The Myners report makes for interesting, if depressing reading, especially if you have a soft spot for the Co-op. Pointing out that all businesses need a compelling strategy supported by disciplined financial management, Myners lays the blame for the current woes of the Co-operative Group at the feet of the failure of the Group Board. Now that’s probably not the whole story, but his 182 page demolition of the governance is hugely embarrassing for a Movement that plays so much on its ethical and democratic principles.
Myners’ conclusions are that:
- The governance was not fit for purpose;
- There was only a facade of democratic control;
- The Group Board lacked individual and collective skills to hold the Executive to account;
- The social goals were not linked to strategic and commercial development.
In one of the more memorable quotes in his report he notes one director describing Board Member priorities as ‘some want a dividend, some want low prices, some want to do social good and some want free range chickens’ (P114). The point is well made re strategic direction, social goals and financial management.
On Saturday the Co-operative Group Annual and Special General Meetings will debate Myners proposals, which are to build a Group Board with the right skills, a new National Membership Council to protect values and to extend/deliver the principle of one member, one vote. Measures against any potential demutualisation are also proposed. Who knows how it will go? Or, if the proposals are passed how soon or how well they will be implemented? The Co-operative has after all been known to procrastinate.

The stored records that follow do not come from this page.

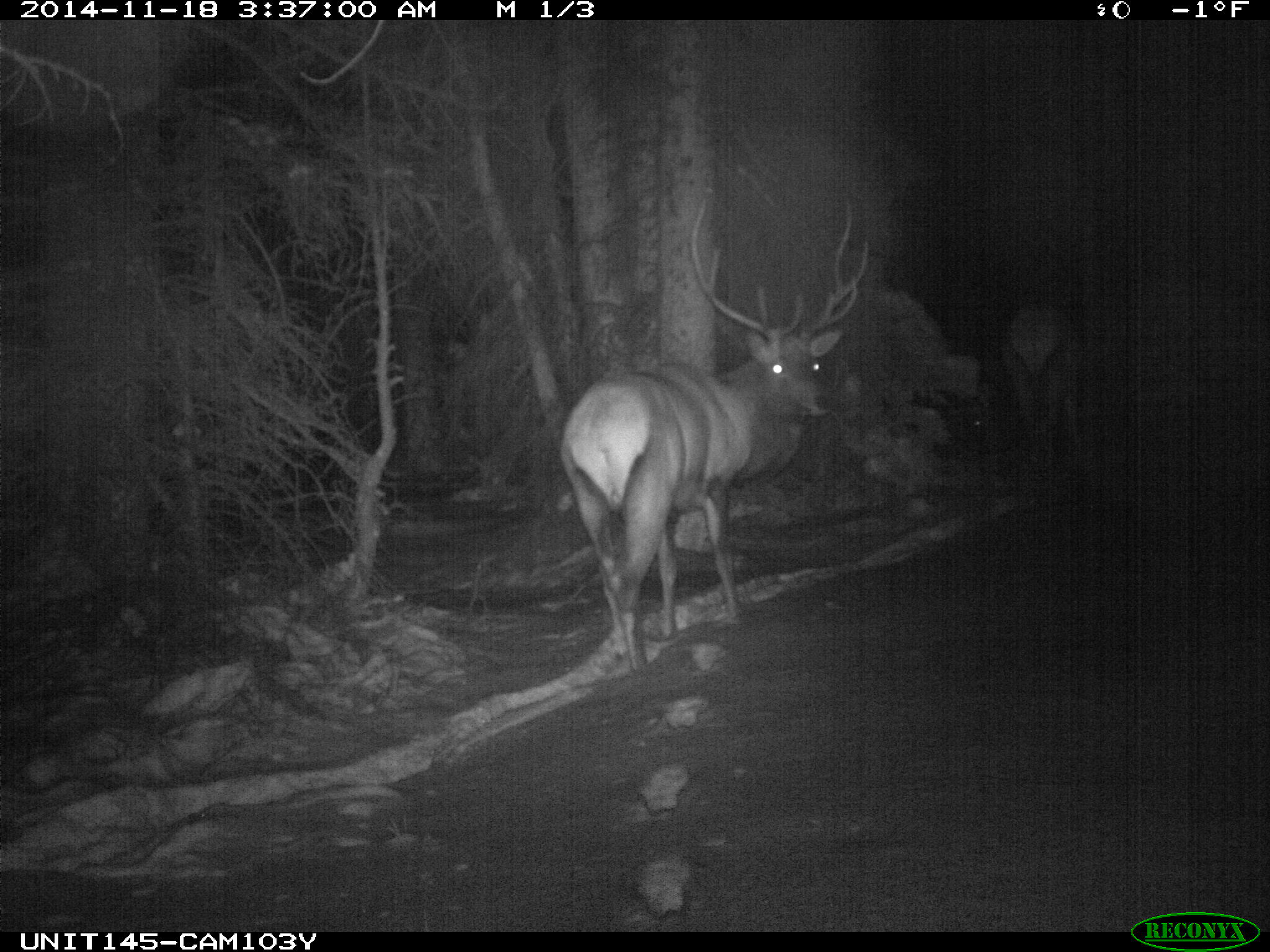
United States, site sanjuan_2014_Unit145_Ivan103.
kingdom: Animalia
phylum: Chordata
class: Mammalia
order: Artiodactyla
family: Cervidae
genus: Cervus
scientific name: Cervus elaphus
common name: red deer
Cervus elaphus (red deer).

A few concluding thoughts on the report and the Co-operative Movement come to mind at this point;
- Despite the problems of the Co-operative Group, there remain a number of sound and effective independent Co-operative Societies. These must not be tarred with the Group brush in a damaging elision of problems from Group to local.

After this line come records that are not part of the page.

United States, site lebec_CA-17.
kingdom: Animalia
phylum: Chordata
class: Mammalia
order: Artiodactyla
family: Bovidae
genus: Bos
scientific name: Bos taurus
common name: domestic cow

- Myners points to two reasons for the governance problems; tensions brought on by scale and an entrenched entitlement culture. In terms of the former, does this raise questions about the limits to co-operatives? Are co-operatives most effective at a local level?

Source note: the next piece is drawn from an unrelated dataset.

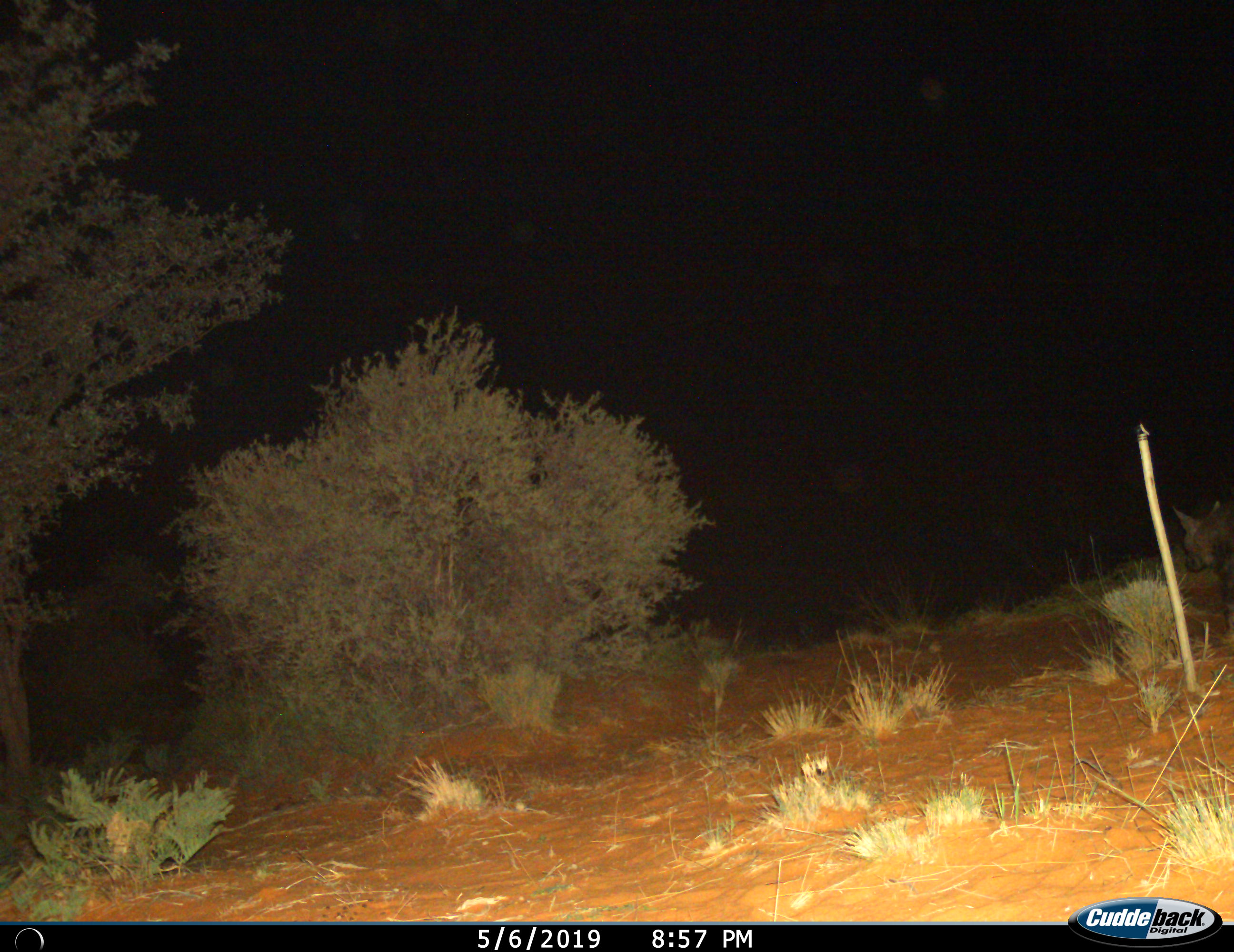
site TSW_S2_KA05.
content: unidentified animal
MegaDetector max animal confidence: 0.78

- It also struck me on reading the report that quite a lot of the problems stem from the desire to act quickly in the 1990s when under threat from demutualisation. Was enough attention paid then and in subsequent changes to the unintended consequences of the way demutualisation was stopped?
But in one sense, these are moot. If the Co-operative Group is to have a future then it needs to change and address the disastrous consequences of the failure of governance Myners has laid bare. There may be other failings still to come, but the future needs a clear strategy with financial discipline, at this time more than ever. But it also needs the ethics and principles that make co-operatives so important and distinctive. Soft spots are all very well but they won’t keep the business in operation. The Co-operative Group needs to do the right things, well, consistently and convince members and consumers that it can be put back on the right track.
There’s more to the problems of the coop than serial misgovernance and hypocrisy! The brand and its positioning is not only tired and confused, its network of outlets is under unrelenting pressure by at least 3 of the retailing majors as the search for margin and penetration intensifies downwards. Nothing new there though. The tagline of community is an expensive indulgence that deserves investment and material presence. I’m reminded of the Gothenburg pub concept of income redistribution.
Don’t disagree with your opening statement, as I hinted at in the post and as my previous writings on the Co-op have always said. Not wholly sure that is true of all Co-ops though – as I said some independent co-ops are doing OK and have strong brands.
Can you have community at the national level?